How can it be said that those unborn children with, say, Down’s Syndrome, of whom six were aborted at post-24-weeks gestation in 2002, or those children with malformations of the “eye, ear, face and neck”, fall within the RCOG’s and the WHO’s definition of “seriously handicapped”? In the case of Re B (A minor) (Wardship: Medical Treatment) , the courts held that it would be unlawful to withhold treatment to remove an intestinal blockage from a child with Down’s because there was no evidence that it was in the child’s best interests to die. If the courts regard the Down’s child once born as not falling within the WHO’s definition of disability, surely the same logic should apply to the Down’s child in the womb.
According to the RCOG, one factor to be considered in assessing whether the unborn child would be seriously handicapped is the remediability of the condition. So how is it that over the past six years, 26 babies have been aborted because of suspected cleft lip or cleft palate, one after 24-weeks gestation?
- “should bear in mind that the risk should also be likely to be considered substantial by informed persons with no personal involvement in the pregnancy and its outcome”.
Having spoken to medical practitioners, I understand that current medical practice is such that obstetricians and gynaecologists do not refer to specialists in the condition from which that child suffers. It is therefore doubtful whether they can obtain an accurate view about whether the child has a serious handicap in any event. For example, when faced with a possible diagnosis of cleft palate, how many obstetricians and gynaecologists call in a specialist in cleft palate for an opinion about its severity? Perhaps the Minister will tell us today or, at least, promise to find out.

## Exercise description
Please transcribe the passage on abortion and disability, starting at the words that contain "According to the" and stopping after "after 24-weeks gestation?". The listing after this point is separate material with no connection to the passage on abortion and disability.

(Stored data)
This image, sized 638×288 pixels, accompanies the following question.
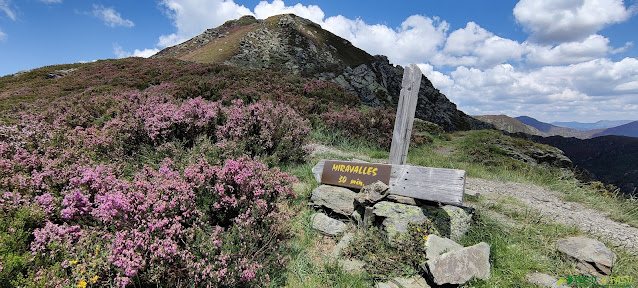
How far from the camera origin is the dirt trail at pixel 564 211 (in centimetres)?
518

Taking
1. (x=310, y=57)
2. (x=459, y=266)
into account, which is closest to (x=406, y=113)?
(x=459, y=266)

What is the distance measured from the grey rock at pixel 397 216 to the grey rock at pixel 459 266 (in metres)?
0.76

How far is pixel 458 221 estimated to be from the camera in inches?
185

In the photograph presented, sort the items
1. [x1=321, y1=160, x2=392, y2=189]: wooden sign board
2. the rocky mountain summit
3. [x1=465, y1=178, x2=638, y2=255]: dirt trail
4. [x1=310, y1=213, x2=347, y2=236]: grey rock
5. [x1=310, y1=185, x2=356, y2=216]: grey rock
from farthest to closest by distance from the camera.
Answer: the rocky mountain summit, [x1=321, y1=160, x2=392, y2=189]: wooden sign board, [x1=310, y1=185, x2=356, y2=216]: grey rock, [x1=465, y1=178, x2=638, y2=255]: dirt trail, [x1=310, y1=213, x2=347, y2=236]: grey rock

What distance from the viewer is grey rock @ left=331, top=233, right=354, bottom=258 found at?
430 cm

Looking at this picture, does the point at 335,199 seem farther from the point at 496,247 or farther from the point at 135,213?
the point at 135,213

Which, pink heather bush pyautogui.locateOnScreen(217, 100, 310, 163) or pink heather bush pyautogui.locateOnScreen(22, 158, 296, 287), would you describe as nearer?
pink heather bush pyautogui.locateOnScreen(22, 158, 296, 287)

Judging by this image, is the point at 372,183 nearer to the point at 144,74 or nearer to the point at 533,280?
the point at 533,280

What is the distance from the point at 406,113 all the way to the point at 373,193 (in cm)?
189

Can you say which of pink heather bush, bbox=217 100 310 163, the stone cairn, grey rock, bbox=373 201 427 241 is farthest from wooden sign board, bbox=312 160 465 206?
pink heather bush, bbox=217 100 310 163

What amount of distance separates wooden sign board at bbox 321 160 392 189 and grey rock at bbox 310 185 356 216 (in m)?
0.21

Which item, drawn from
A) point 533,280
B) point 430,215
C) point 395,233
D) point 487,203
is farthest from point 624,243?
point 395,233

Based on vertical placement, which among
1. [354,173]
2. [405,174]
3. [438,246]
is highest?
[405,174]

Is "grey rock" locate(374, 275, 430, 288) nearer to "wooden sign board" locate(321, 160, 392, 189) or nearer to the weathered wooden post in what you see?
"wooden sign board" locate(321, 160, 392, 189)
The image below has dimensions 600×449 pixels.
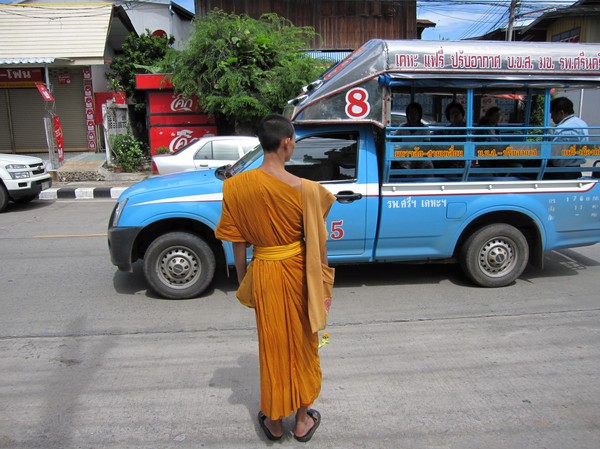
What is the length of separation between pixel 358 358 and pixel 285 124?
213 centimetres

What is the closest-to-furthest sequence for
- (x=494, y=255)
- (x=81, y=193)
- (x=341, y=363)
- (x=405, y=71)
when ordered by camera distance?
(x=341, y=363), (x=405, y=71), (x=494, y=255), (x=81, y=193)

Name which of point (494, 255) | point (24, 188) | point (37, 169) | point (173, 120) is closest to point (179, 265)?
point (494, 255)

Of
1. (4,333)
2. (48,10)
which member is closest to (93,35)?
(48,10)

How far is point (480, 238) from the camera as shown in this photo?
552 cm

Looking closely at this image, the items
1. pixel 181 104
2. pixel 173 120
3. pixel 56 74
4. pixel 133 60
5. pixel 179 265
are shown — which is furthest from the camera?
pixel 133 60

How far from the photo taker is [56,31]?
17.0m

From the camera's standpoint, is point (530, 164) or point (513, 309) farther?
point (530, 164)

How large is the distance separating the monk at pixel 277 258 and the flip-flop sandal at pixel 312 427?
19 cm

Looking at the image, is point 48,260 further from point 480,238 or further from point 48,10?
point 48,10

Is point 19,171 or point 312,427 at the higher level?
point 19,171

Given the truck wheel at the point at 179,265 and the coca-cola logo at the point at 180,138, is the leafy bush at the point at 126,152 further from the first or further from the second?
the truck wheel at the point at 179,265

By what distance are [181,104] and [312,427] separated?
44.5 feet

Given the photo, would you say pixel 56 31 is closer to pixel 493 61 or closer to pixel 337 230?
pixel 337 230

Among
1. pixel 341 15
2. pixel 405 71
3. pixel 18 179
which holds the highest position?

## Answer to this task
According to the RCOG, one factor to be considered in assessing whether the unborn child would be seriously handicapped is the remediability of the condition. So how is it that over the past six years, 26 babies have been aborted because of suspected cleft lip or cleft palate, one after 24-weeks gestation?